SBI group Chief Economic Adviser, Soumya Kanti Ghosh, the author of this report, is not sure why the drop in cash withdrawals have happened even after withdrawal limits are removed. “What could be the possible reasons? Are people now averse to cash withdrawals because of strict monitoring? Or, there is indeed a shift to digital transactions? We are indeed not sure,” Ghosh writes, adding, “It may be also noted that with the implementation of ban on cash transactions of over Rs 2 lakh from 1 April, further decline in cash withdrawals may be a possibility.”

While it may be difficult to ascribe a reason,” Ghosh says, “our estimates indicate that there would be a permanent liquidity injection of least Rs 1.7 lakh crore / 1.1 percent of GDP post demonetisation. This data is a reflection of the extent of formalisation of the economy post demonetisation.” Now, let’s look at the two possible scenarios that could have led to a sharp drop in the cash withdrawals.

A surge in digital cash transactions, something the Narendra government has been pushing for since the note ban, can lead to lower cash withdrawals. Is it that what has happened? According to data available on the Reserve Bank of India (RBI) site, total digital transactions, including those at internet banking sites, UPI, mobile banking and PoS terminals, in the first 26 days of March (till when the data is updated), stood at 7,070 lakhs valuing at Rs 105.6 lakh crore. This is against 7,630 lakh transactions in February (valuing at Rs 92.5 lakh crore), 8,704 lakh transactions in January (valuing at Rs 97.01 lakh crore) and 9,575 lakh transactions (valuing at Rs 104 lakh crore) in December- a month after demonetisation.

This means the number of digital transactions has fallen steadily since the peak in December, so is the value of transactions except in the month of March. Towards March, indeed there is an increase in the total value of digital transactions while the volume has fallen. But, the spike in digital transactions in March could be also due to the financial year ending and banking holidays, leaving less cash in circulation.

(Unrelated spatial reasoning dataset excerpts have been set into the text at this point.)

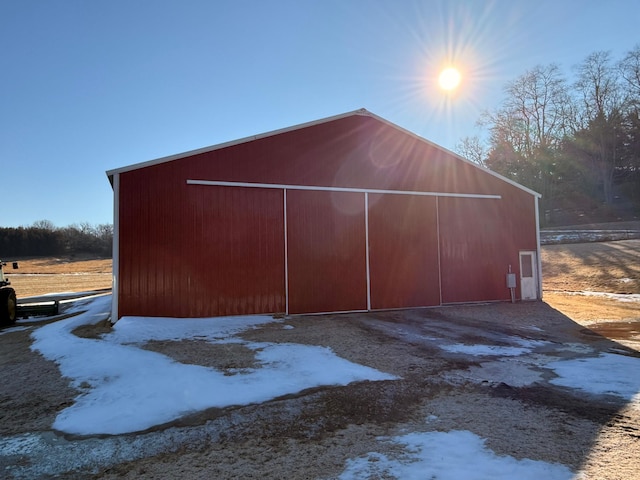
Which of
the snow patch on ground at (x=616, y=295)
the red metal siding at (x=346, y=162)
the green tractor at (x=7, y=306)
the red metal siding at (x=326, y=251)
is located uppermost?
Result: the red metal siding at (x=346, y=162)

But the second possibility that ATMs simply do not have enough cash to meet the cash withdrawal needs of the customer. According to a report in Mint News Paper ,even after three weeks of RBI lifting cash-withdrawal limits, ATMs continue to run dry in several locations, primarily due to lack of availability of lower denomination notes. “There has been a steep fall in currency production. Earlier, if the presses were printing 150 million pieces of all denominations a day, it has now fallen to 110 million pieces,” the report quotes an unnamed senior bank official. There are reports  from different parts of the country that talks about ATMs running dry.

Of course, one needs to wait and watch for trends in the next several months to understand how the behavior of bank customers is changing in India post the note ban. Demonetisation has indeed helped banks to garner large amount of deposits. This money can turn out to be a boon for the economy if lent to productive sectors. But, unless this money is used to lend to industries for new projects, this chunk of money will not benefit the economic growth, instead may result in higher carry cost for banks. This is one reason why banks are aggressively parking their cash in government securities (much above their mandatory requirement).

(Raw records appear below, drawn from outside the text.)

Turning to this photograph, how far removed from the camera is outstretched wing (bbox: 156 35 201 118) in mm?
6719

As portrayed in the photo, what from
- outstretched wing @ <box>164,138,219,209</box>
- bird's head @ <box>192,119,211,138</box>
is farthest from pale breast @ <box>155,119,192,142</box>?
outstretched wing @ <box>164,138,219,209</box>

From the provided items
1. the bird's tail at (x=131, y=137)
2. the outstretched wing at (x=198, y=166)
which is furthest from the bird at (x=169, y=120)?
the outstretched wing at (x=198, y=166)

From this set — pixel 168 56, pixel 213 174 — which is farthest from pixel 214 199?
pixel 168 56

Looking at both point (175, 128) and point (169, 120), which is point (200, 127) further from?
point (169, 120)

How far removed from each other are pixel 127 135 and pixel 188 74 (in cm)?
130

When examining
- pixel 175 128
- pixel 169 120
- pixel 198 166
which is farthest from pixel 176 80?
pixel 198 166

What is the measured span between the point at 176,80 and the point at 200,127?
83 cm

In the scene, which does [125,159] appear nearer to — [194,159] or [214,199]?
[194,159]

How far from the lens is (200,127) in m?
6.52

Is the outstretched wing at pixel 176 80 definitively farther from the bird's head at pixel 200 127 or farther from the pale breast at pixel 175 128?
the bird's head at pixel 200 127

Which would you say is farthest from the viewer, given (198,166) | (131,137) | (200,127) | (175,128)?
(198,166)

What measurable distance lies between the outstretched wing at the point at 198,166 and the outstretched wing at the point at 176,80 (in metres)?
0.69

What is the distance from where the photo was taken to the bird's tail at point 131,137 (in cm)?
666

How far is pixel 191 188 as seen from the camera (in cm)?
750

As far as the cash withdrawal trends are concerned, as of now a main reason for the downward trend in cash withdrawals in March appears to be that there is simply not enough lower denomination notes available in the banking system (one likely reason why the RBI is now thinking of introducing Rs 200 notes) to fill the ATMs, rather than because of a sudden, significant migration to the digital transactions. Data from the next few months would give us a clearer picture.